(Given text)

ABC Stage 67: Noon Wine (1966)
Season 1, Episode 10
7/10
Incredible
27 May 2023
Warning: Spoilers
Originally airing on November 23, 1966 on ABC Stage 67 and now made available on DVD thanks to Liberation Hall and the UCLA Library Film & Television Archive, Noon Wine was directed and written by Sam Peckinpah.

At the time, the legendary cantankerous director was a Hollywood outcast -- I wonder when the time happened when he made anyone like him or was popular with studios -- following the troubled Major Dundee and being fired from The Cincinnati Kid.

Producer Daniel Melnick was a big fan of Peckinpah's television series The Westerner and his movie Ride the High Country. Producer Martin Ransohoff had fired him from that movie for "vulgarizing the picture" and shooting it in black and white. He replaced him with Norman Jewison and Strother Martin was fired at the same time as Peckinpah.

Melnick thought that it was pretty unfair, so he went against a lot of big names and gave Peckinpah complete freedom. The writer of the book it was based on -- part of three stories, including "Old Mortality" and "Pale Horse, Pale Rider," that were in her 1939 Pale Rider, Pale Rider book -- Katherine Anne Porter loved what he did with the script.

(End Given text)
(Data under study)

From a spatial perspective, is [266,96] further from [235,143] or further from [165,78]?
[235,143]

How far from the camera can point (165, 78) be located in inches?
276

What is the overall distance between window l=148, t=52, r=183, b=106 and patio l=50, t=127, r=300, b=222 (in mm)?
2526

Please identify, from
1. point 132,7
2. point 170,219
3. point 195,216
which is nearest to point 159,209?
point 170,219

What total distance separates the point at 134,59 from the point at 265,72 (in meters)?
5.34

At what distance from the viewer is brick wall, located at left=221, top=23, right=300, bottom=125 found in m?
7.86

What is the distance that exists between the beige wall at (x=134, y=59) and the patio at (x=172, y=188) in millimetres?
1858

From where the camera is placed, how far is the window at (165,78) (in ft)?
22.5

(End Data under study)
(Data under study)

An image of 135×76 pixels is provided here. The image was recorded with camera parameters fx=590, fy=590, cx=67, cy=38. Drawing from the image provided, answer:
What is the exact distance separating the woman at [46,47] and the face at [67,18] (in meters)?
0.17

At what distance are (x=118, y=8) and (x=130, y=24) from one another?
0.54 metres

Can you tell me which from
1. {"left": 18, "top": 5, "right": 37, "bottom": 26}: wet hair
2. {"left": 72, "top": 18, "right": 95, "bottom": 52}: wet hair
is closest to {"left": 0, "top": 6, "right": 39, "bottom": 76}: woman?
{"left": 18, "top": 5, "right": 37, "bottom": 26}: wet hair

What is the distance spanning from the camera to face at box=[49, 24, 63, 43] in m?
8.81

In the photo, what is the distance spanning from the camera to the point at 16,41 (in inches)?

(End Data under study)

[Required action 1] In the Noon Wine review, on what date did the program first air?
[Required action 2] Translate this sentence from the Noon Wine review into Spanish: "Melnick thought that it was pretty unfair, so he went against a lot of big names and gave Peckinpah complete freedom."
The data has nothing to do with the Noon Wine review.

[Exercise response 1] November 23, 1966

[Exercise response 2] Melnick pensó que era bastante injusto, así que se enfrentó a muchos nombres importantes y le dio a Peckinpah total libertad.